Nos ingênuos tempos da brilhantina, o máximo de trauma familiar era se esquecer de buscar os filhos na escola. Fato acontecido com muita gente de boa índole e coração amoroso.
A criança acabrunhada, beiçuda, cabisbaixa ou em choro inconsolável, acompanhada por uma professora de braços cruzados, sobrancelhas em riste e semblante de reprovação, esperava quem, esbaforido, descabelado e coberto de vergonha, chegava atrasado para buscar o aluno após o horário estabelecido. Inútil era buscar qualquer explicação que justificasse a constrangedora falha, colocada na condição de indesculpável.
Dependendo da fragilidade subjetiva, a situação poderia fazer marca e se tornar uma catástrofe psicológica na vida da criança ou apenas fazer parte do anedotário das situações familiares, coisa a ser recontada com ares de graça em fases bem posteriores da existência.
Nesses tempos mais recentes, entre tantas coisas inconcebíveis, surgiu um tipo de esquecimento até então impensável. Crianças bem pequenas, na maioria das vezes bebês, morrem por serem esquecidas dentro do carro. O espanto indignado dos primeiros casos levou a que fossem tratados como suspeitos de filicídio.
A repetição fez deixar claro que este tipo de tragédia não era gerado por um desejo inconsciente de matar, mas por uma falha, um cruel lapso de memória. O roteiro dos casos relatados traz um dado unânime: a mudança de rotina fez com que fosse esquecida a passagem e o desembarque da criança na escolinha.
O ato de levar os filhos para a escola ou para a creche é algo tão automático quanto o escovar os dentes, feito sem cerimônias ou mesmo qualquer forma comunicação. É quase uma entrega, feita às pressas, com o carro mal estacionado, às vezes até no meio da rua. Enquanto a criança vai sendo despejada, o pensamento continua conectado com os quefazeres do cotidiano. Na memória, esse tipo de tarefa repetida diariamente fica arquivado entre atos automáticos, aos quais não se precisa dedicar atenção por ser feito “naturalmente”.

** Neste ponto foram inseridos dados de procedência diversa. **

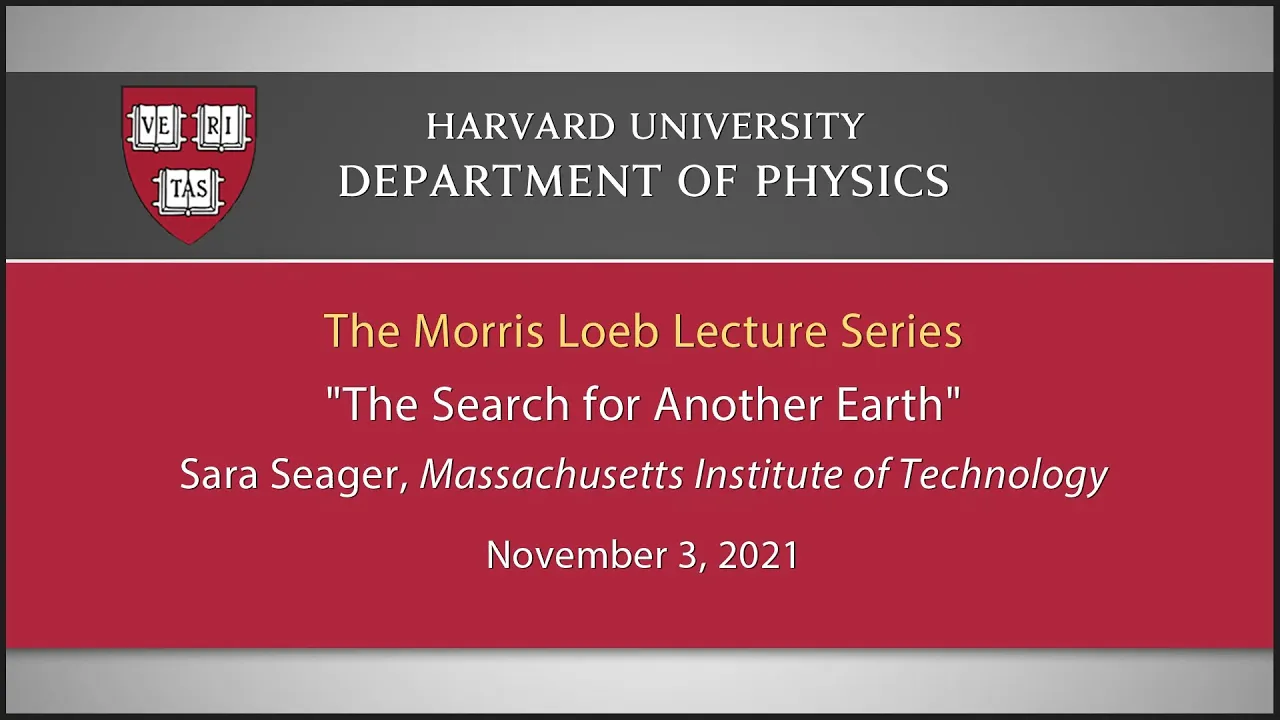 VE RI TAS

HARVARD UNIVERSITY
DEPARTMENT OF PHYSICS

The Morris Loeb Lecture Series

"The Search for Another Earth"

Sara Seager, Massachusetts Institute of Technology

November 3, 2021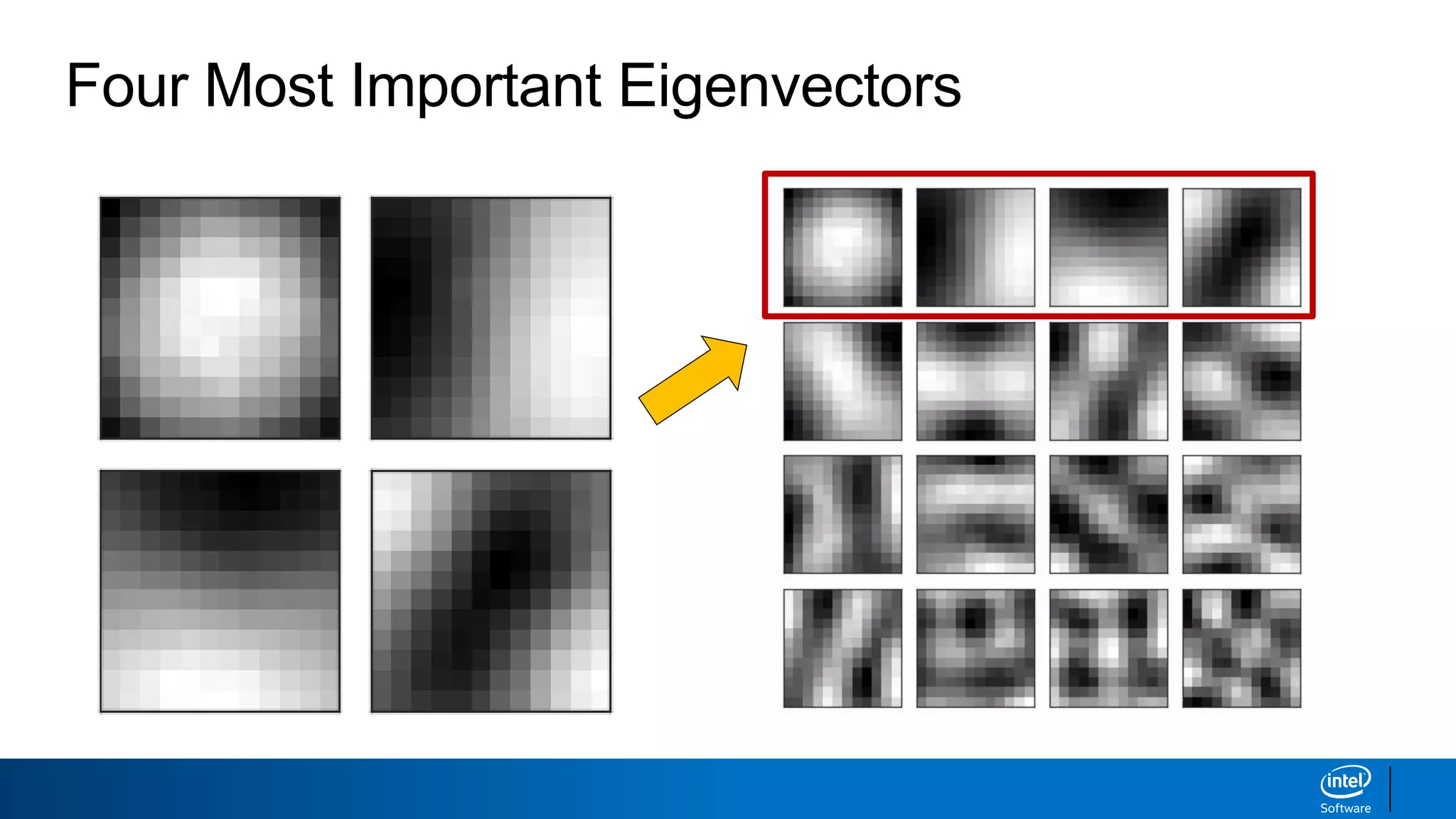 Four Most Important Eigenvectors

intel
Software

Aí reside o perigo – agora mais uma vez dramaticamente confirmado. As crianças que já caminham ou falam têm recursos de autodefesa para se desvencilharem, mas os pequenos são completamente reféns da atenção alheia.
As falhas da memória encontram na psicanálise explicações quase canônicas, associadas a motivações do imperativo inconsciente, senhor de todas as causas. Por esta leitura, sempre sobrarão suspeitas para nossos lapsos ou motivos submersos trazidos à tona pelas falhas de nossos atos.
O arquivo de nossas vivências é poderoso e complexo, mas por mecanismos neurofisiológicos ou por motivos inconscientes está sujeito a entrar em colapso diante das sobrecargas, das chuvas e tempestades que nos castigam.
A valiosa memória é capaz de nos trapacear, de bloquear conteúdos importantes, embaralhar lembranças, acrescentar elementos inexistentes (falsas memórias) ou sofrer breves panes. Pequenas falhas, mínimos esquecimentos, podem acabar tendo grande efeito e até resultar em tragédias. Precisamos assumir que a memória não é 100% confiável, como gostaríamos que fosse.
Saber disto talvez ajude a ter maior tolerância com os esquecimentos cotidianos mais banais – que não precisam ser tão dramatizados - e ter um redobrado zelo diante de situações que insistentemente têm se revelado gravemente perigosas, tragicamente fatais.